PROBLEM TO WORK ON> Go through the listing below and gather every line with the word "networks".

DATASET>
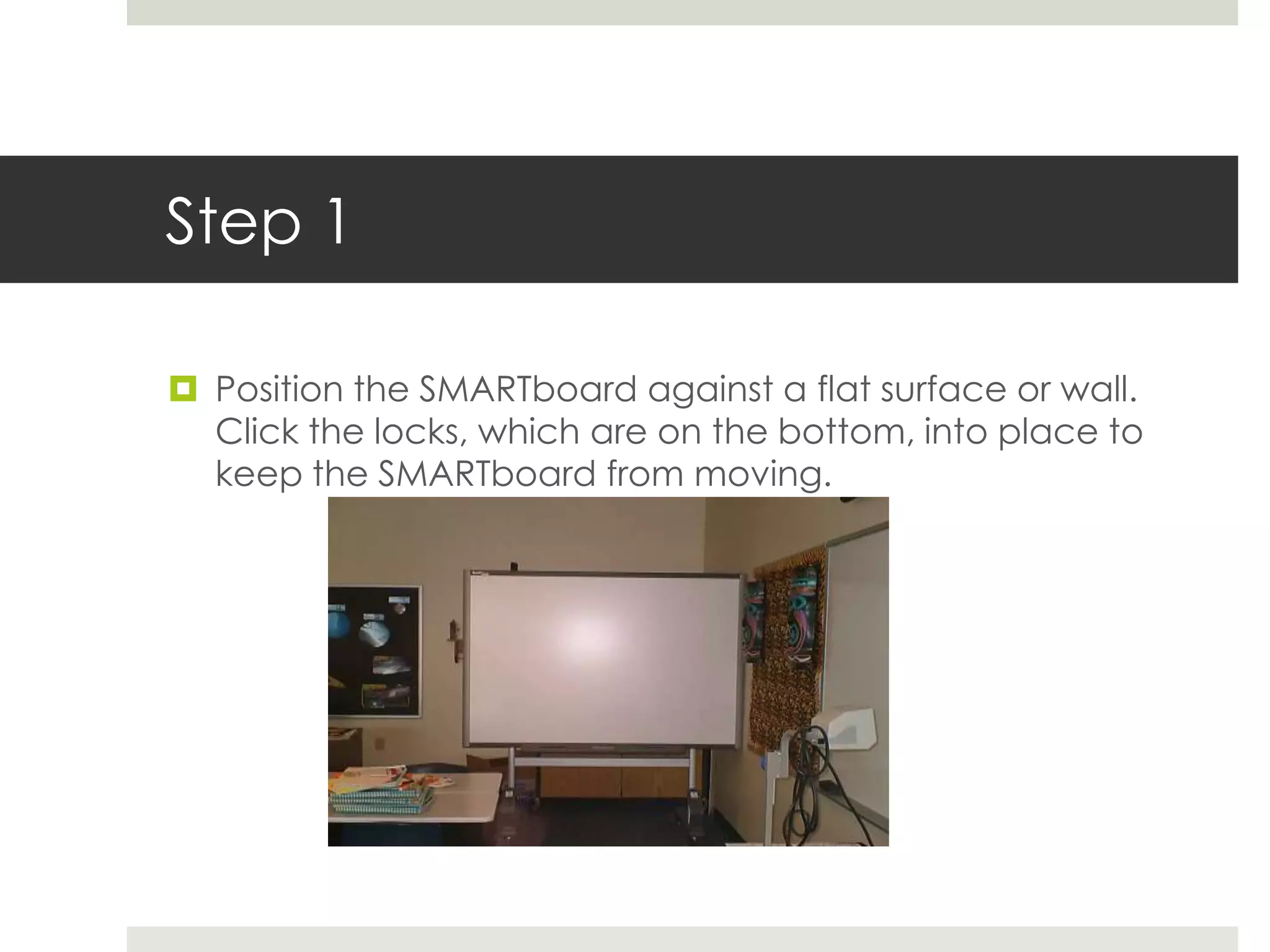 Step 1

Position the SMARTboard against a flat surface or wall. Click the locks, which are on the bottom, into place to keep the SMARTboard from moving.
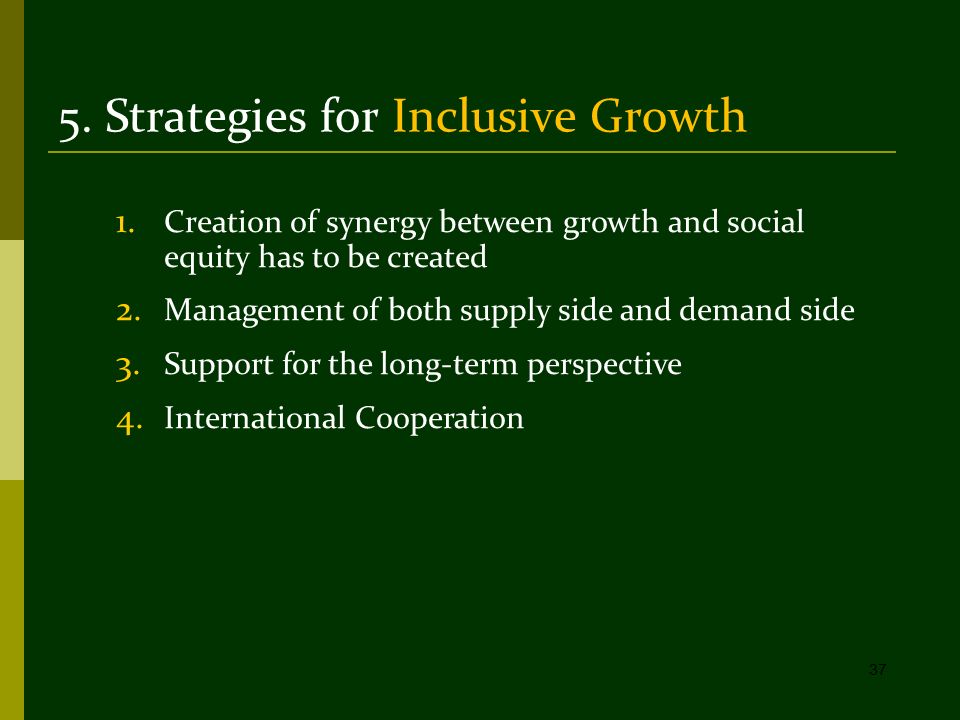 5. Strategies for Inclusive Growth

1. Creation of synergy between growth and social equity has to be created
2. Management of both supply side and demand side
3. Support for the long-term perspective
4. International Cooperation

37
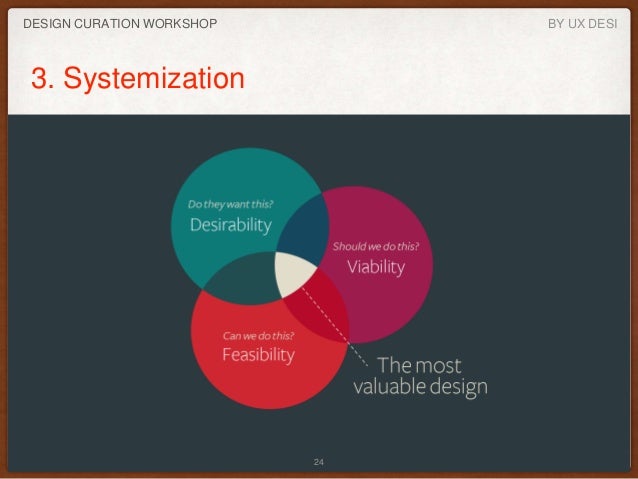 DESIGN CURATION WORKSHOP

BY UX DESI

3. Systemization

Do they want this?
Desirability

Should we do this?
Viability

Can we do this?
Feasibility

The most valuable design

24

...

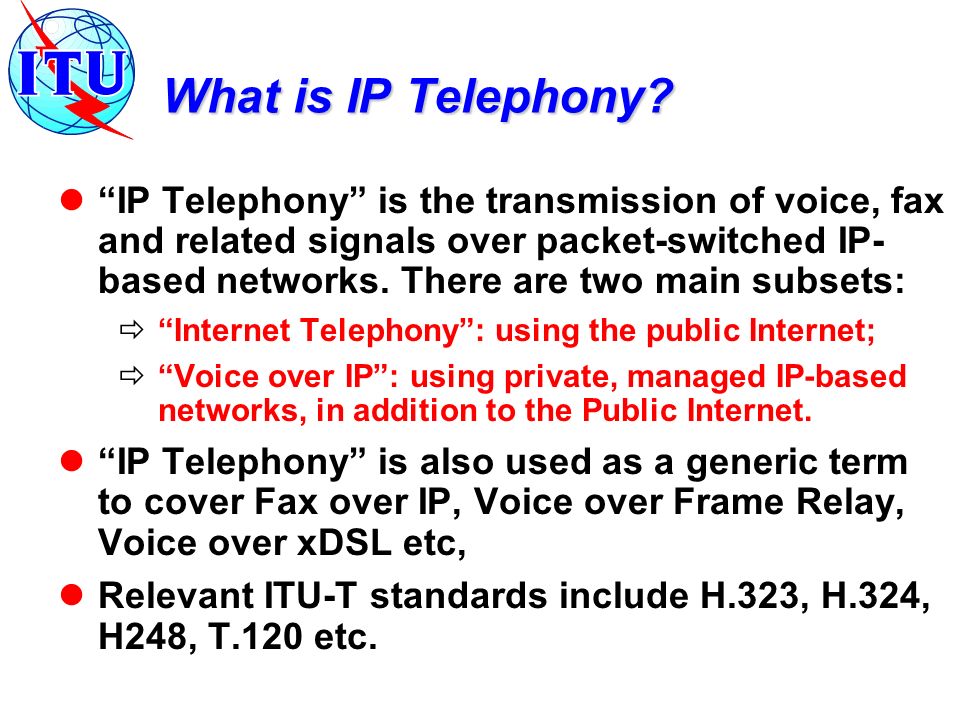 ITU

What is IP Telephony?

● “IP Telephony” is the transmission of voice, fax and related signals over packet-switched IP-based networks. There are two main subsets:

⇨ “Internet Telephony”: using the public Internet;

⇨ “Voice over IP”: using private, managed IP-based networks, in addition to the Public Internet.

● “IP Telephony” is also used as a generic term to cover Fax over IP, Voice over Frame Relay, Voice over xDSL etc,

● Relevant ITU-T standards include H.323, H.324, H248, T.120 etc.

ANSWER FOR THE TASK>
● “IP Telephony” is the transmission of voice, fax and related signals over packet-switched IP-based networks. There are two main subsets:
⇨ “Voice over IP”: using private, managed IP-based networks, in addition to the Public Internet.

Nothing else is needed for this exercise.